→ **Given data**
* Start *

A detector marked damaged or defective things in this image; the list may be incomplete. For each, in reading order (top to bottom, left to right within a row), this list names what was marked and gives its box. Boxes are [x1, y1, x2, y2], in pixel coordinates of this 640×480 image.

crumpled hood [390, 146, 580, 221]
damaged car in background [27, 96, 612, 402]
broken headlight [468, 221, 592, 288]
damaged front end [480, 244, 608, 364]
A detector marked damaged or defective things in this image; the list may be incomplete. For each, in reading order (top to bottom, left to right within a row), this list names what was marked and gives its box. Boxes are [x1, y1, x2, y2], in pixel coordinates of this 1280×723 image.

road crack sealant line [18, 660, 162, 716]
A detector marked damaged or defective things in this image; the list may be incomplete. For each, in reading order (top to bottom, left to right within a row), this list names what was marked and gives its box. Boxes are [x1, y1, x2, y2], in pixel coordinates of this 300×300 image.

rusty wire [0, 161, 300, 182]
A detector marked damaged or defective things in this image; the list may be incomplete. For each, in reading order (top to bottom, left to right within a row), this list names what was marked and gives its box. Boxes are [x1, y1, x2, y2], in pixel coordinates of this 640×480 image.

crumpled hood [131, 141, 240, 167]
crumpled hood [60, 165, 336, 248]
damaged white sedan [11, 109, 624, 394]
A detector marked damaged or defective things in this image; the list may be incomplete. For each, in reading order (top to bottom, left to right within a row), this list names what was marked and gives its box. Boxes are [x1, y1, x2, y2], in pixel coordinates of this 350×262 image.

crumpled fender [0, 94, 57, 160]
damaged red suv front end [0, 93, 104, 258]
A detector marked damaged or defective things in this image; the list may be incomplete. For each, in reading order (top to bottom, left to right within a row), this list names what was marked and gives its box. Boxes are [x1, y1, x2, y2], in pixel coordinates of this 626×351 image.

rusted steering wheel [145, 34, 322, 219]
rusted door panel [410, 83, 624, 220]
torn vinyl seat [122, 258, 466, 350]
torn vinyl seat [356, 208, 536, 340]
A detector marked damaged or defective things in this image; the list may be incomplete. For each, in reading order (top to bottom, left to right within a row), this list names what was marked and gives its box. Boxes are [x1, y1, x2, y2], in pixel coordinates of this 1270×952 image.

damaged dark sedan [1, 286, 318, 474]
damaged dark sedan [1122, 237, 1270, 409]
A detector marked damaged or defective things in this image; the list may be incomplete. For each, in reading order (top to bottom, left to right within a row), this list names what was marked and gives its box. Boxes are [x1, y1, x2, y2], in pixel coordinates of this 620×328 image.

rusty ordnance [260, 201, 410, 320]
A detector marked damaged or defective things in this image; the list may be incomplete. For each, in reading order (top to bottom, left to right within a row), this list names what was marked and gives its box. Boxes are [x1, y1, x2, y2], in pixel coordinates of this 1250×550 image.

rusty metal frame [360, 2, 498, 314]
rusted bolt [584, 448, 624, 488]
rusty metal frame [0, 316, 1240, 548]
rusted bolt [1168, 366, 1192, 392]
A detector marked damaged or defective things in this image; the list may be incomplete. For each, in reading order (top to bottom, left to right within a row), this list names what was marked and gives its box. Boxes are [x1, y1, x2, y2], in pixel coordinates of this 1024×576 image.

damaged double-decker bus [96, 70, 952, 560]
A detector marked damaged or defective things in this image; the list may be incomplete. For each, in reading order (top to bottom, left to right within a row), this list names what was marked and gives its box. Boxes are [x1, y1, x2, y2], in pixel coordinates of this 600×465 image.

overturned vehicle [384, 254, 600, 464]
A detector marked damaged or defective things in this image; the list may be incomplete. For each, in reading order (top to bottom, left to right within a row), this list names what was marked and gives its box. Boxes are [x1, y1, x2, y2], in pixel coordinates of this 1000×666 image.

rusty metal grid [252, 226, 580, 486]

* End *

→ **Exercise task**
Please copy every one of the entries above, character for character, without any changes.

→ **Right answer**
A detector marked damaged or defective things in this image; the list may be incomplete. For each, in reading order (top to bottom, left to right within a row), this list names what was marked and gives its box. Boxes are [x1, y1, x2, y2], in pixel coordinates of this 640×480 image.

crumpled hood [390, 146, 580, 221]
damaged car in background [27, 96, 612, 402]
broken headlight [468, 221, 592, 288]
damaged front end [480, 244, 608, 364]
A detector marked damaged or defective things in this image; the list may be incomplete. For each, in reading order (top to bottom, left to right within a row), this list names what was marked and gives its box. Boxes are [x1, y1, x2, y2], in pixel coordinates of this 1280×723 image.

road crack sealant line [18, 660, 162, 716]
A detector marked damaged or defective things in this image; the list may be incomplete. For each, in reading order (top to bottom, left to right within a row), this list names what was marked and gives its box. Boxes are [x1, y1, x2, y2], in pixel coordinates of this 300×300 image.

rusty wire [0, 161, 300, 182]
A detector marked damaged or defective things in this image; the list may be incomplete. For each, in reading order (top to bottom, left to right within a row), this list names what was marked and gives its box. Boxes are [x1, y1, x2, y2], in pixel coordinates of this 640×480 image.

crumpled hood [131, 141, 240, 167]
crumpled hood [60, 165, 336, 248]
damaged white sedan [11, 109, 624, 394]
A detector marked damaged or defective things in this image; the list may be incomplete. For each, in reading order (top to bottom, left to right within a row), this list names what was marked and gives its box. Boxes are [x1, y1, x2, y2], in pixel coordinates of this 350×262 image.

crumpled fender [0, 94, 57, 160]
damaged red suv front end [0, 93, 104, 258]
A detector marked damaged or defective things in this image; the list may be incomplete. For each, in reading order (top to bottom, left to right within a row), this list names what was marked and gives its box. Boxes are [x1, y1, x2, y2], in pixel coordinates of this 626×351 image.

rusted steering wheel [145, 34, 322, 219]
rusted door panel [410, 83, 624, 220]
torn vinyl seat [122, 258, 466, 350]
torn vinyl seat [356, 208, 536, 340]
A detector marked damaged or defective things in this image; the list may be incomplete. For each, in reading order (top to bottom, left to right within a row), this list names what was marked and gives its box. Boxes are [x1, y1, x2, y2], in pixel coordinates of this 1270×952 image.

damaged dark sedan [1, 286, 318, 474]
damaged dark sedan [1122, 237, 1270, 409]
A detector marked damaged or defective things in this image; the list may be incomplete. For each, in reading order (top to bottom, left to right within a row), this list names what was marked and gives its box. Boxes are [x1, y1, x2, y2], in pixel coordinates of this 620×328 image.

rusty ordnance [260, 201, 410, 320]
A detector marked damaged or defective things in this image; the list may be incomplete. For each, in reading order (top to bottom, left to right within a row), this list names what was marked and gives its box. Boxes are [x1, y1, x2, y2], in pixel coordinates of this 1250×550 image.

rusty metal frame [360, 2, 498, 314]
rusted bolt [584, 448, 624, 488]
rusty metal frame [0, 316, 1240, 548]
rusted bolt [1168, 366, 1192, 392]
A detector marked damaged or defective things in this image; the list may be incomplete. For each, in reading order (top to bottom, left to right within a row), this list names what was marked and gives its box. Boxes are [x1, y1, x2, y2], in pixel coordinates of this 1024×576 image.

damaged double-decker bus [96, 70, 952, 560]
A detector marked damaged or defective things in this image; the list may be incomplete. For each, in reading order (top to bottom, left to right within a row), this list names what was marked and gives its box. Boxes are [x1, y1, x2, y2], in pixel coordinates of this 600×465 image.

overturned vehicle [384, 254, 600, 464]
A detector marked damaged or defective things in this image; the list may be incomplete. For each, in reading order (top to bottom, left to right within a row), this list names what was marked and gives its box. Boxes are [x1, y1, x2, y2], in pixel coordinates of this 1000×666 image.

rusty metal grid [252, 226, 580, 486]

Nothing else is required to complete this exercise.